Text:
Here, we use the HT algorithm in conjunction with upward continuation to establish subsurface discontinuities. The block diagram of the algorithm is portrayed in Fig. 3. The upward continuation is applied to the input data given in Eq. (2) in order to image the lineaments resulting from the effects of the bodies at different depths. Such an employment of the transformation provides an instrument for the interpretation of the local and global data sets. We also applied the boundary analysis algorithm (Blakely and Simpson, 1986) to the Bouguer anomaly map to evaluate the performance of the HT technique. The method was firstly introduced by Cordell and Grausch (1982), 1985) for the estimation of the borders of magnetic bodies; later, the method was improved by Blakely and Simpson (1986) for the fast interpretation of the intensity of horizontal gradients. The horizontal gradients of the gravity anomalies of different masses are calculated. The maxima of the horizontal gradients are estimated from the eight neighboring points of a grid point by comparing the horizontal, vertical and diagonal elements. Using a threshold value of 20.55, estimated as half of the difference between the maximum and minimum Bouger anomaly values, the 5-pixel-long lineaments, and longer ones, are automatically determined in the accumulator matrix.
3. Geological Setting
The study area is located in the southwestern part of the Thrace Basin in northwestern Turkey (Fig. 1(a)). It is bounded to the south by the Aegean Sea, a segment of the North Anatolian Fault, the Ganos Fault (Şengör, 1979), and to the west by the metamorphic rocks of the Rhodope Massif in Greece. To the north and east, the widespread Upper Miocene-Quaternary deposits of the Thrace Basin exist.
3.1 Pre-Neogene units of southwestern Thrace
The oldest rocks to the north of the Gulf of Saros, which crop out in a very small area around Mecidiye, consist of highly-altered low-grade metaclastic rocks (Elmas, 2012) showing a great similarity to the Triassic metamorphic rocks of the Strandja Massif (Okay et al., 2010). Furthermore, the hydrocarbon exploration wells around the Keşan to the north of the Ganos Fault (Figs. 1(a) and (b)) penetrated into similar metamorphic rocks below the Tertiary basin fill suggesting that the Strandja-type basement is continuous from north to south (Siyako and Huvaz, 2007).
The Paleogene sequence begins with 50-m-thick coarsegrained clastics deposited unconformably on the metamorphic rocks of the Strandja Massif. The clastic sequence passes upwards into the Upper Eocene (Özcan et al., 2010) limestone of the Soğucak formation. To the east, the lowermost sedimentary unit within the Paleogene sedimentary succession is the Gaziköy Formation (Sümengen and Terlemez, 1991) consisting of shales, siltstones, sandstones, and it also contains acidic tuff levels. The unit is bounded by the Ganos Fault to the south. The Soğucak Formation in the west, and the Gaziköy Formation in the east, are conformably overlain by the Upper Eocene (Sümengen et al., 1987; Yildiz et al., 1997) turbiditic deposits of the Keşan Formation. These deposits interfinger with the andesitic-dacitic lavas and pyroclastics forming a magmatic complex in the north of the Gulf of Saros (Fig. 1(b)) reaching up to 800-m thickness. Radiometric data indicate a 35 ± 0 : 9 Ma (K/Ar, Sümengen et al., 1987) age for this complex. The turbiditic deposits pass gradually upwards and northwards into marginal marine and continental sandstones-shales (the Mezardere, Osmancik and Danişment formations and the Yenimucahir Group (Ünal, 1967)). The ages of these sediments, which form the uppermost strata of the sequence of the Thrace Paleogene Basin, extend from Oligocene to Early Miocene (Siyako, 2006). In all previous studies, the contact between the Paleogene and Neogene sequences was interpreted as an angular unconformity throughout the basin. However, Elmas et al. (2008) suggested that the contact between the Paleogene and Neogene series is tectonic in many places in the area between the Ergene River and Saros Bay.

Dataset excerpt:

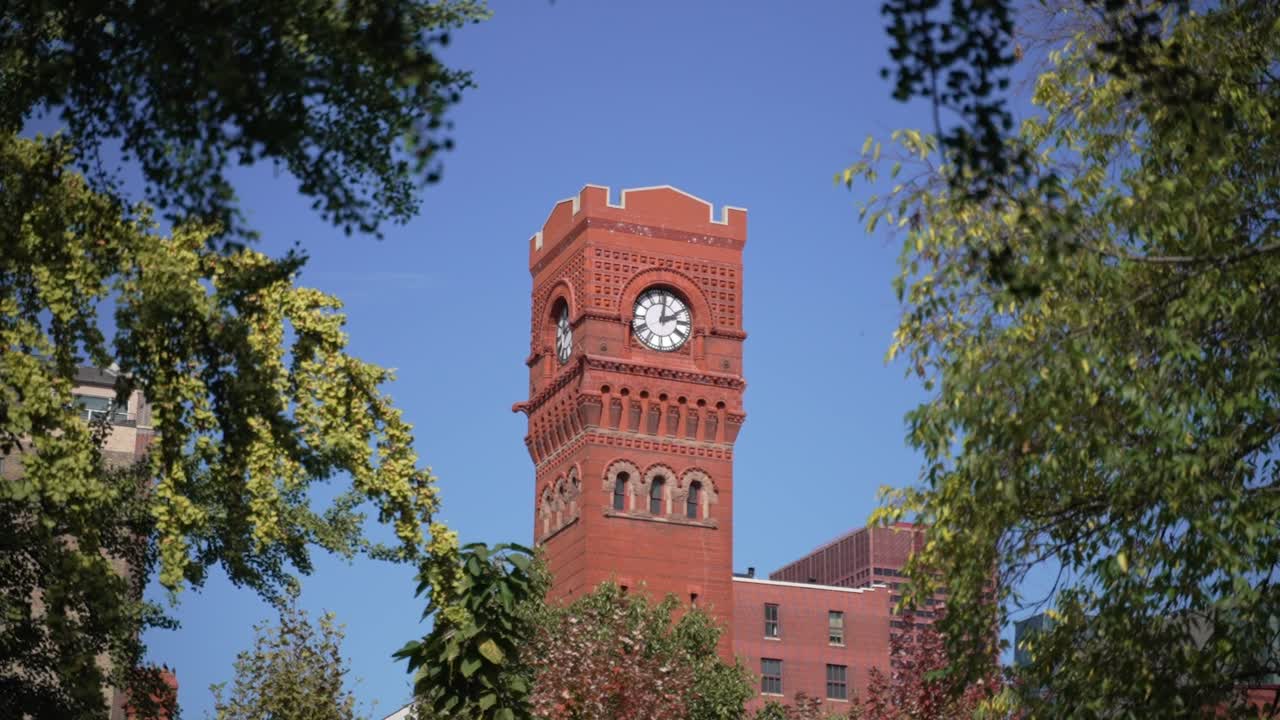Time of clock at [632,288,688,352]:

Written exercise:
Turn the paragraph of the Thrace Basin text that begins "The oldest rocks to the north of the Gulf of Saros" into a short bulleted list that keeps its main facts.

Answer to the task:
- The oldest rocks north of the Gulf of Saros crop out only in a very small area around Mecidiye.
- They are highly altered, low-grade metaclastic rocks that closely resemble the Triassic metamorphic rocks of the Strandja Massif.
- Hydrocarbon exploration wells around Keşan, north of the Ganos Fault, reached similar metamorphic rocks beneath the Tertiary basin fill.
- This suggests that the Strandja-type basement continues from north to south.